(Dataset extract begins)

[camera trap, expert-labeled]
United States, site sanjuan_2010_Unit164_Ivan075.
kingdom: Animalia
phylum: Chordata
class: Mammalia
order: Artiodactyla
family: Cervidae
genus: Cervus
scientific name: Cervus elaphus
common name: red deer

(Dataset extract ends)
(Dataset extract begins)

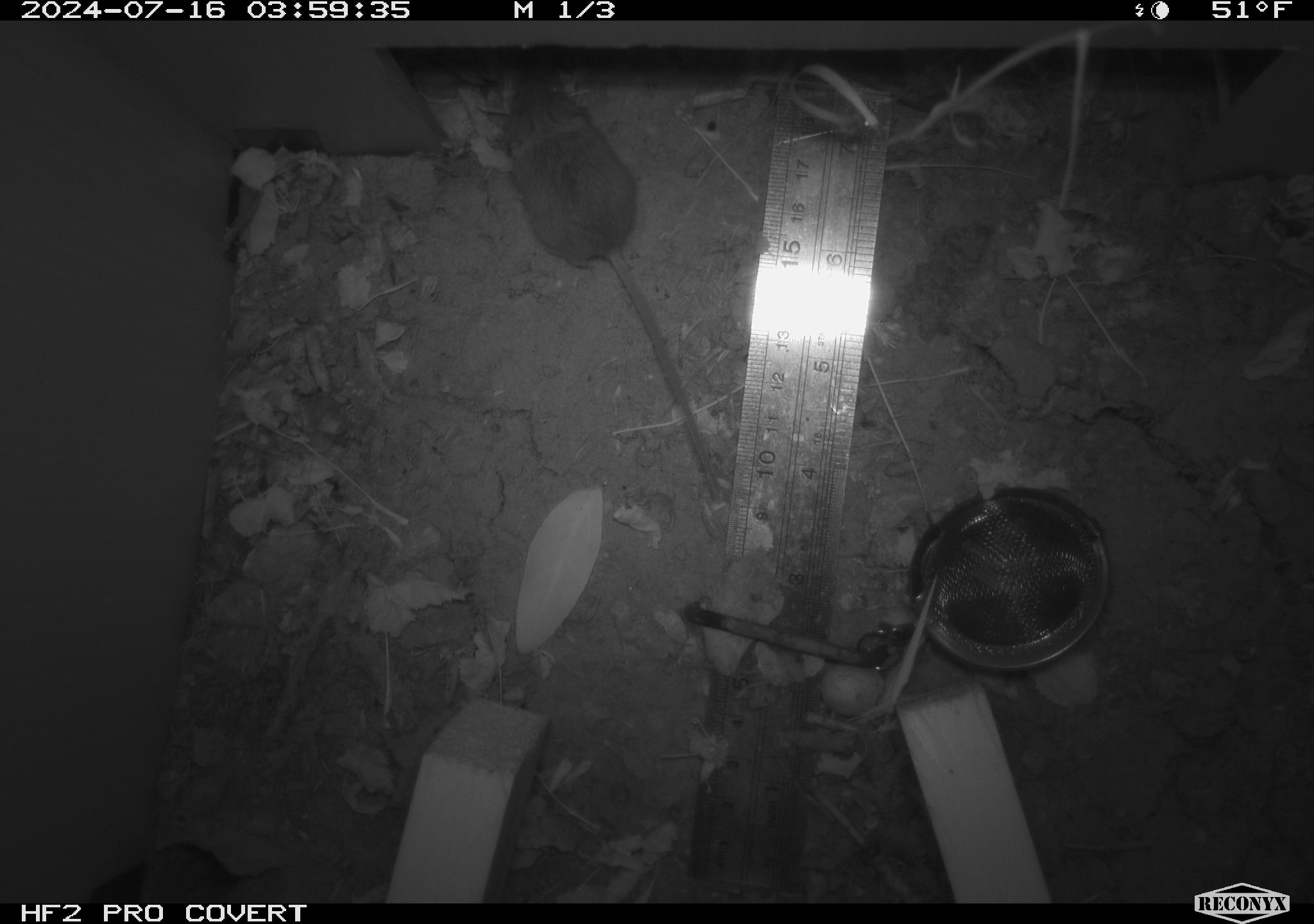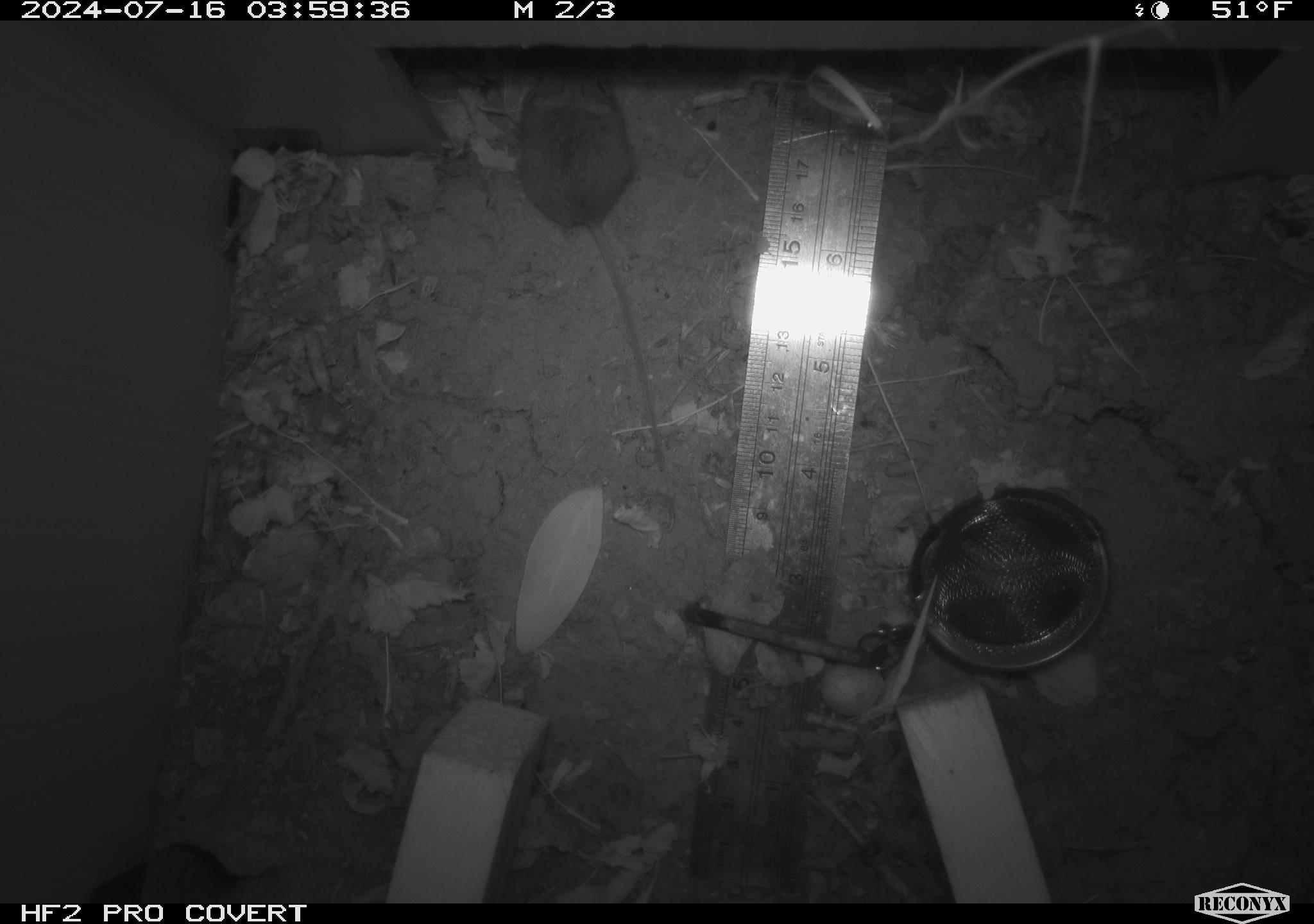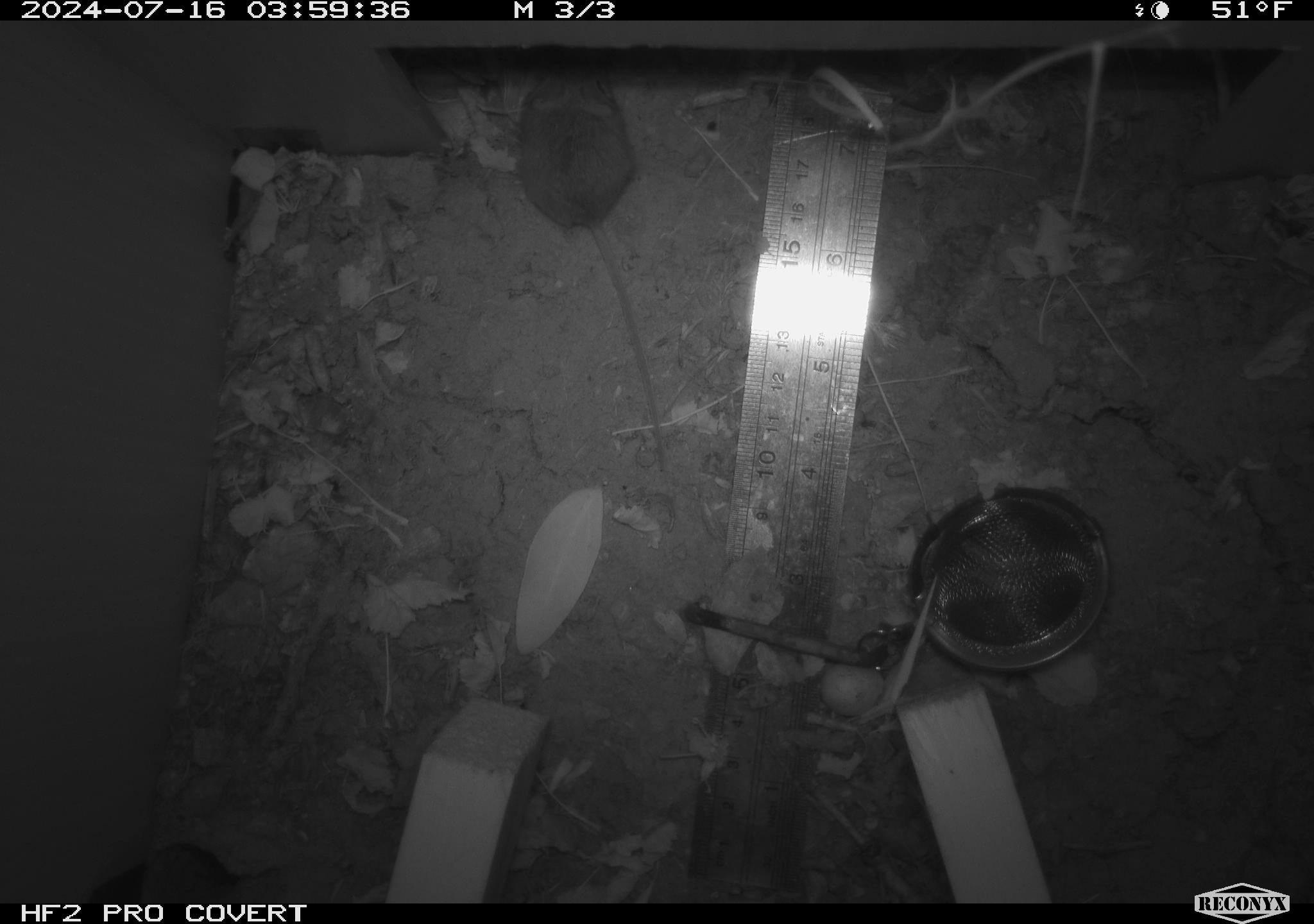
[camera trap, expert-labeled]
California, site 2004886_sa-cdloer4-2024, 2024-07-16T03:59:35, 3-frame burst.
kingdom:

(Dataset extract ends)

**What is expected:**
Return each line from the records that includes the word "site".

**Answer box:**
United States, site sanjuan_2010_Unit164_Ivan075.
California, site 2004886_sa-cdloer4-2024, 2024-07-16T03:59:35, 3-frame burst.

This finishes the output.